FIL Guadalajara

Para ser México un país con un índice tan bajo de lectura con respecto a otros países, la Feria Internacional del Libro en Guadalajara es un evento sorprendente. El recinto de Expo Guadalajara luce vibrante, lleno de gente que entra feliz y con gran entusiasmo. En momentos, tanta alegría llega a niveles de euforia. El gusto radica en la posibilidad de encontrarse con ese artilugio mágico que es un libro y de toparse con uno de esos seres tan extraños que se dedican a escribir. 

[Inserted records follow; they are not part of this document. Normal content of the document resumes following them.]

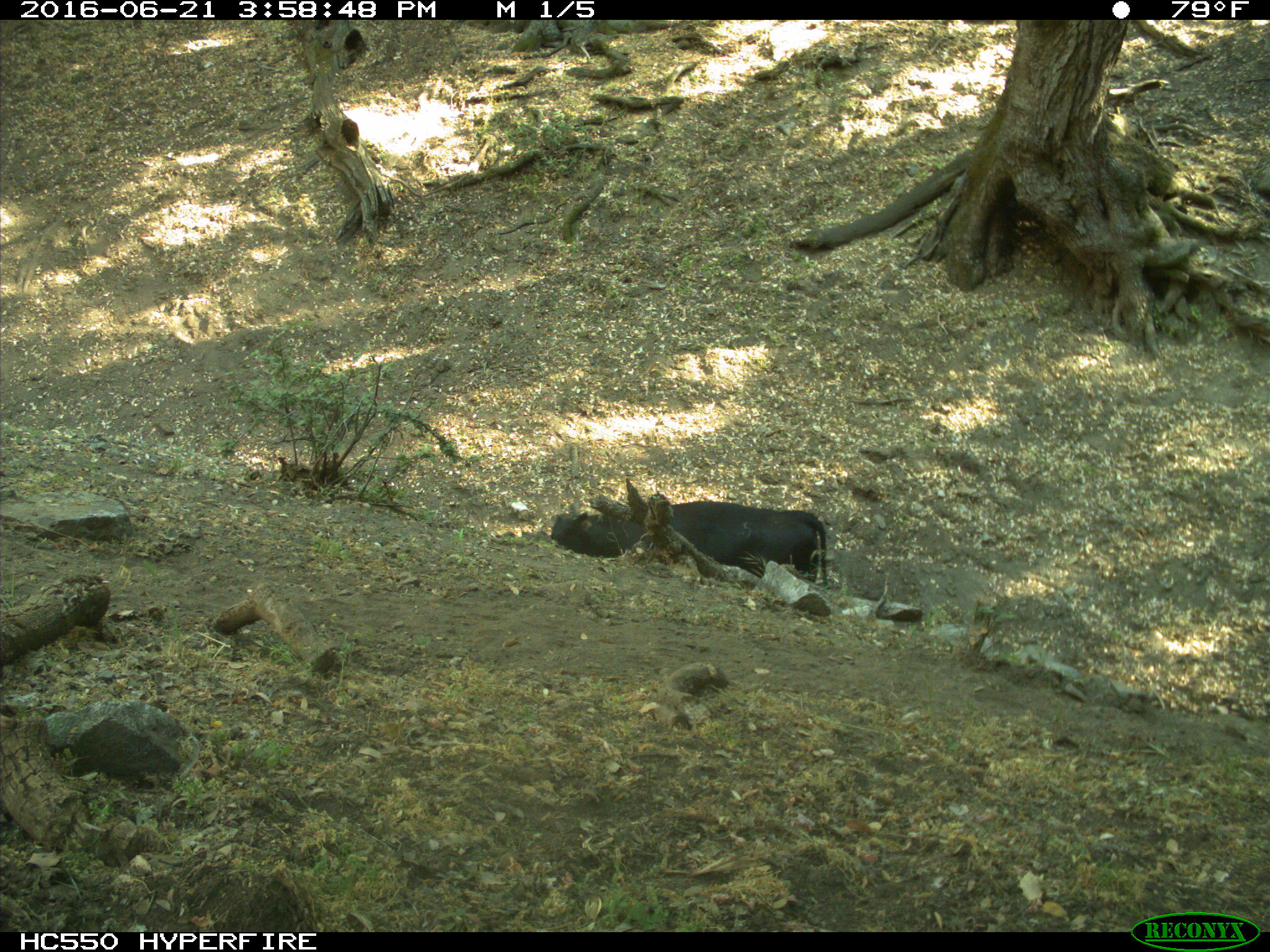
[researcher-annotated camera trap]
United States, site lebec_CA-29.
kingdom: Animalia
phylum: Chordata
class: Mammalia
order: Artiodactyla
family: Bovidae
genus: Bos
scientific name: Bos taurus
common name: domestic cow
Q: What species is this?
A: Bos taurus (domestic cow).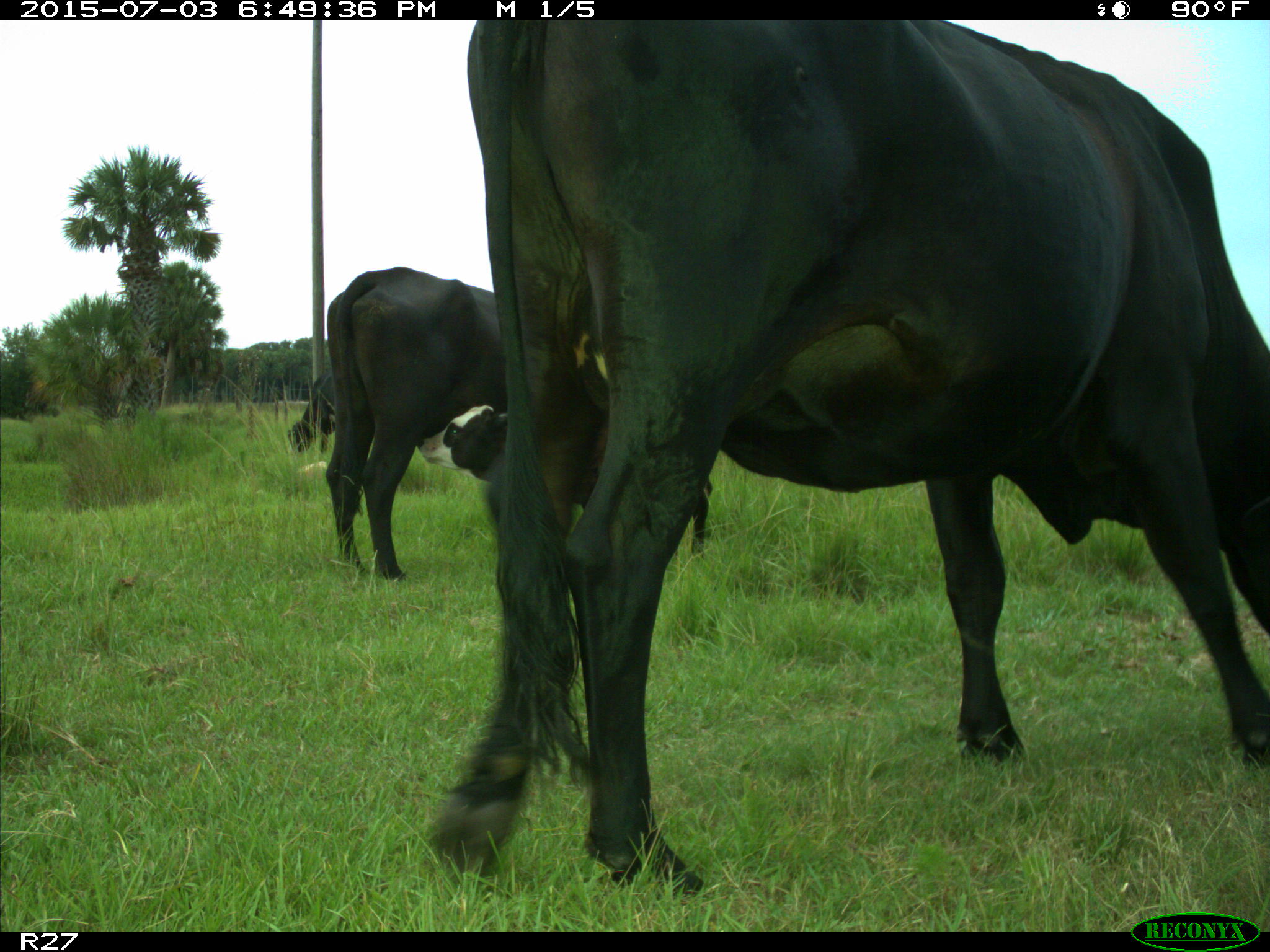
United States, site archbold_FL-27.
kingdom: Animalia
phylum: Chordata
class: Mammalia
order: Artiodactyla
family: Bovidae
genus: Bos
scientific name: Bos taurus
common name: domestic cow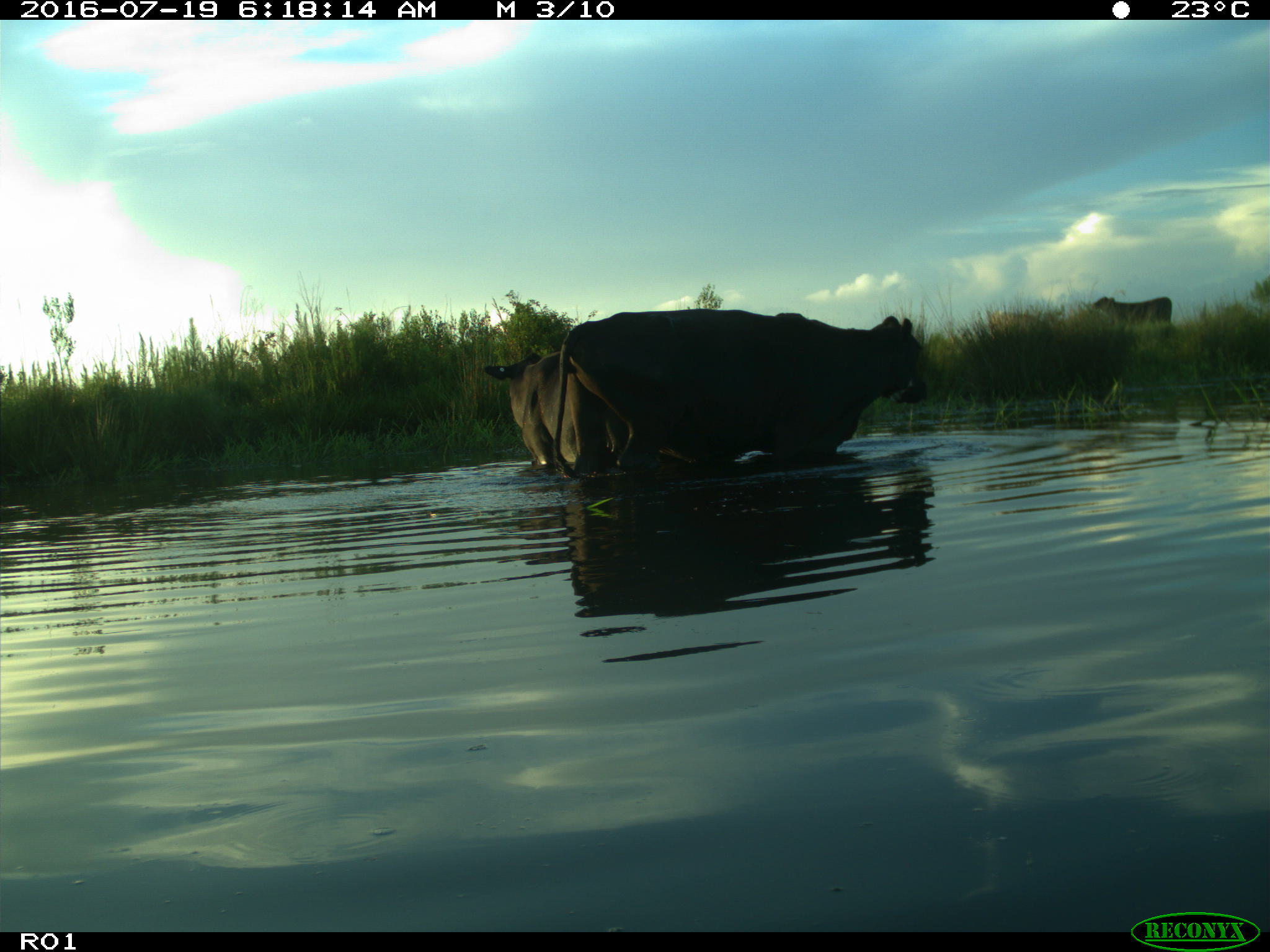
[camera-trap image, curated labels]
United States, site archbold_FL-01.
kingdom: Animalia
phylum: Chordata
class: Mammalia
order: Artiodactyla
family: Bovidae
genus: Bos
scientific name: Bos taurus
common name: domestic cow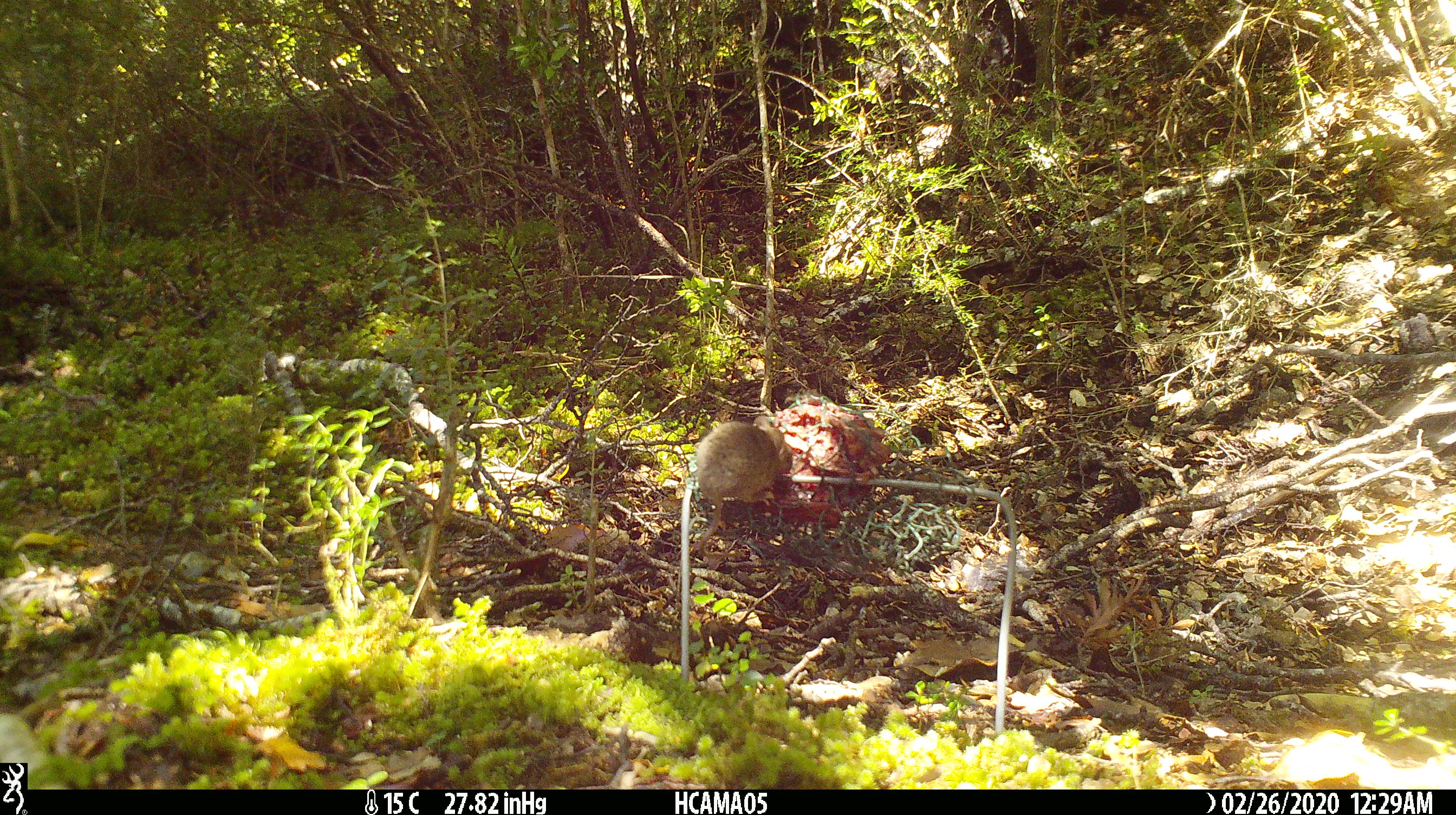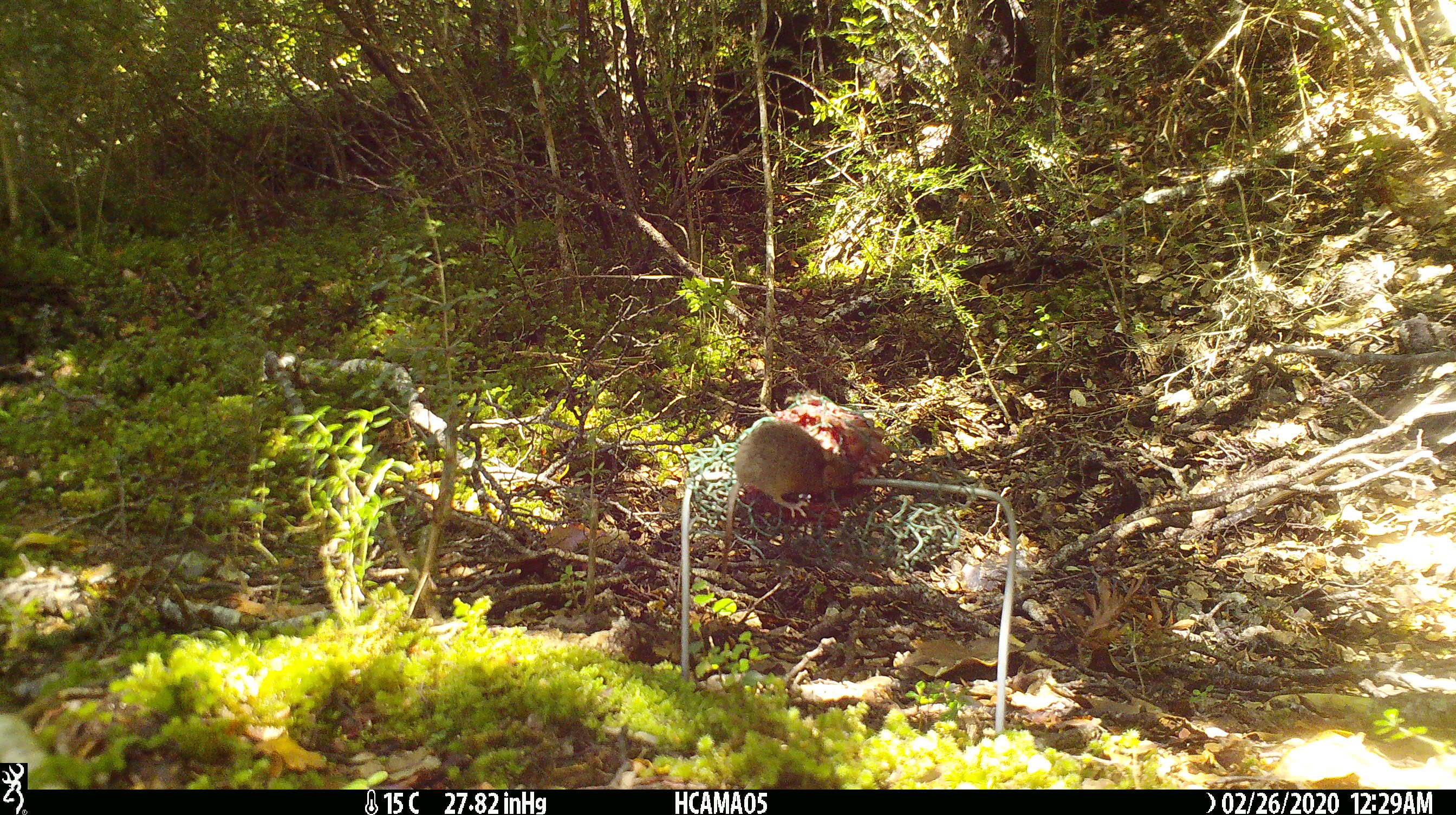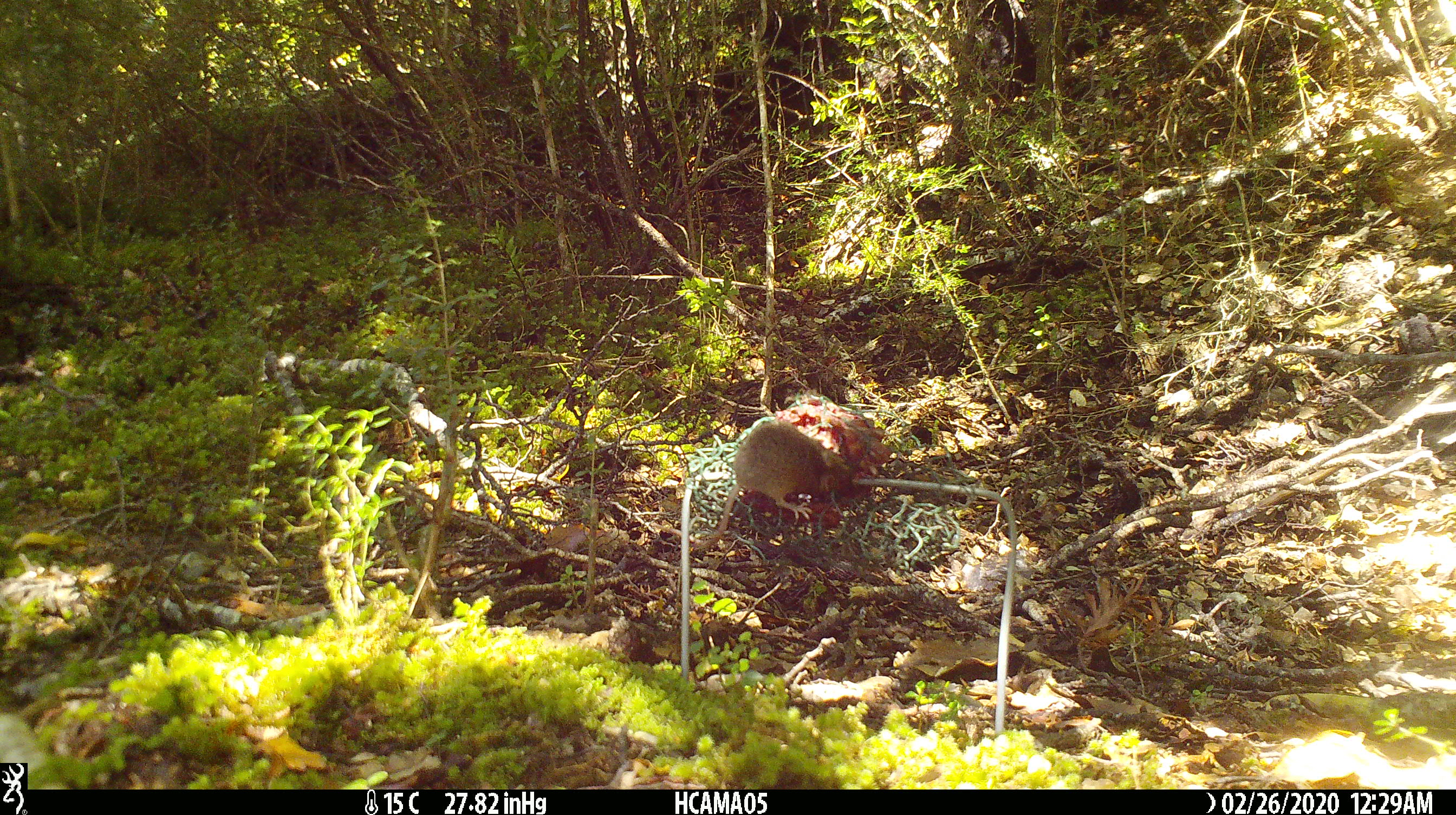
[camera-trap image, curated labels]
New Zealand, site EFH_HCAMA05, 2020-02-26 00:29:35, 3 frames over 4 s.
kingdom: Animalia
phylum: Chordata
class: Mammalia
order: Rodentia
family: Muridae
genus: Mus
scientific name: Mus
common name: mouse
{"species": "mouse (Mus)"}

¡Qué curioso! Desde el primer día, los pasillos están llenos de gente, especialmente de jóvenes. Los auditorios en los que se dictaron conferencias o se presentaron libros tenían todos los lugares ocupados. En el ambiente, la combinación de libros y más libros, de letras, renglones, puntos, signos, escritores y lectores resultaba en un festival de sonrisas. 
¿Cómo, no que en México no nos gusta leer? No sé. Pero si de buscar lectores se trata, la FIL funciona como esa red en la que entran cientos de mariposas. Muchos caen. Ya sé que muchos van por curiosidad, que otros acuden porque sus maestros los enviaron, que hay gran cantidad de asistentes que entran acompañando a otros. Sí. Cada quien tiene un motivo, hay escritores que van a presentar su obra, otros que van en busca de editores, de oportunidades, hay poetas que ahí mismo se topan con sus musas. Y, claro está, hay muchos incautos que caerán en los brazos abiertos en forma de pastas de libro.

Cada quien sabe que lo hizo ir a la FIL, pero también es cierto que muchos encontraron esa ventana de oportunidad para recorrer con la mirada esos renglones, que ahí descubrieron a sus autores favoritos, que pudieron platicar de algo interesante. Hubo un momento en el que al caminar por los corredores, dejé de ver libros y vi a la gente. Todos sonreían. Todos escudriñaban libros. Muchísimos estaban formados para pagar y llevarse a casa lo que encontraron.

La FIL empieza a tambor batiente. Todos entramos a paso redoblado y de alguna forma, el corazón se llena de calor. He visto este recinto ferial en muchas ocasiones, jamás luce con este halo. Muchos no creen ni en las musas ni en la magia ni en la fantasía, muchos ni siquiera se interesan en lo que brota entre las páginas que albergan palabras, pero en un raro misterio, todos entramos encantados de la vida a perderos en el laberinto que nos lleva a encontrarnos con ese artilugio tan extraño que le dicen libro y con esos seres tan raros que se dedican a escribir.